I had a mini existential crisis while doing all this, and YouTube’s algorithm suggested the right video at the right time. Tina Huang is a data scientist who’s worked at FAANG companies and shares her experiences as well as hosts regular live study sessions on YouTube.
Her video, Why You Will Pick the Wrong Career, was what I needed to see at that moment and helped me embrace the idea of changing, learning and growing.

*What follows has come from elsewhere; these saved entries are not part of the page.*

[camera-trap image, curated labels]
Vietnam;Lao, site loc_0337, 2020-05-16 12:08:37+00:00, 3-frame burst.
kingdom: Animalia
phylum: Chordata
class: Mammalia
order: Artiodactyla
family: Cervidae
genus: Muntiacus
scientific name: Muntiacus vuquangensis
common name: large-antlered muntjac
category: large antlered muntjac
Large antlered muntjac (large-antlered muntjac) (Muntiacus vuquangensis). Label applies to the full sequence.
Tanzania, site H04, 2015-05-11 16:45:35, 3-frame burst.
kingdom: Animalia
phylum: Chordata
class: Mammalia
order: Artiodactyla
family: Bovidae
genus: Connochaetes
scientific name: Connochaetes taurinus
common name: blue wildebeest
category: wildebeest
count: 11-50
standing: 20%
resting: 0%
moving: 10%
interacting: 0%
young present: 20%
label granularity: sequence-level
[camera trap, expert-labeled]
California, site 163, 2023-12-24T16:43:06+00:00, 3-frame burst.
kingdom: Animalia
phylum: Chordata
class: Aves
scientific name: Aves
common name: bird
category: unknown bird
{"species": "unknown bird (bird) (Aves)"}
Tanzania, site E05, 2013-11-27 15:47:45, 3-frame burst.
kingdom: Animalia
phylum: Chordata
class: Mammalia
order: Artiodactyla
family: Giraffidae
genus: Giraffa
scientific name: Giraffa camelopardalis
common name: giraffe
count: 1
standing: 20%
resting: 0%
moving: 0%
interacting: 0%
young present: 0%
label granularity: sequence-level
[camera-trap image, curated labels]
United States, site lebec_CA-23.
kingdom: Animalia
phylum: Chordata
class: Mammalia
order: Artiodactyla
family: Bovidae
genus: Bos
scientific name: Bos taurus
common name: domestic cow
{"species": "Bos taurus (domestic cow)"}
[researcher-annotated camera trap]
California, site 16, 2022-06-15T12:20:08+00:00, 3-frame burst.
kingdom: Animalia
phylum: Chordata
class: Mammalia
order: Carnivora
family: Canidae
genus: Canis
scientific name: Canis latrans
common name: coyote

Whatever I learn from this transition won’t be a waste because if it works out, awesome! If it doesn’t, I find something else and take these experiences with me. Either way, I’ll be fine.
Plus, this book by David Epstein is absolutely amazing, Range: Why Generalists Triumph in a Specialized World.
No Miro board here.
We reflected on the past weeks and addressed my equal parts confidence, and equal parts fear while embracing a growth mindset, and discussed other fun stuff.
I’m excited about this new AI Product Management journey and where it’ll lead me!
It was a wonderful experience having someone walk me through the thoughts I’ve been nursing for over 6 months, but I was too scared to make the change and wasn’t sure where to even start.
Part of this was my worry about what other people would think, but now I remind myself that people are too busy playing main characters in their own lives to care.
I’ve been doing a lot of learning and unlearning, especially letting go of self-limiting beliefs and building new habits. I’ve learned I shouldn’t be scared of change because it’s a regular part of life, and I should be open to trying new stuff.
The coaching sessions were wonderful, and I’d highly recommend having guidance from an expert, especially Dina.
I’m super thankful to her and SheSharp for the opportunity!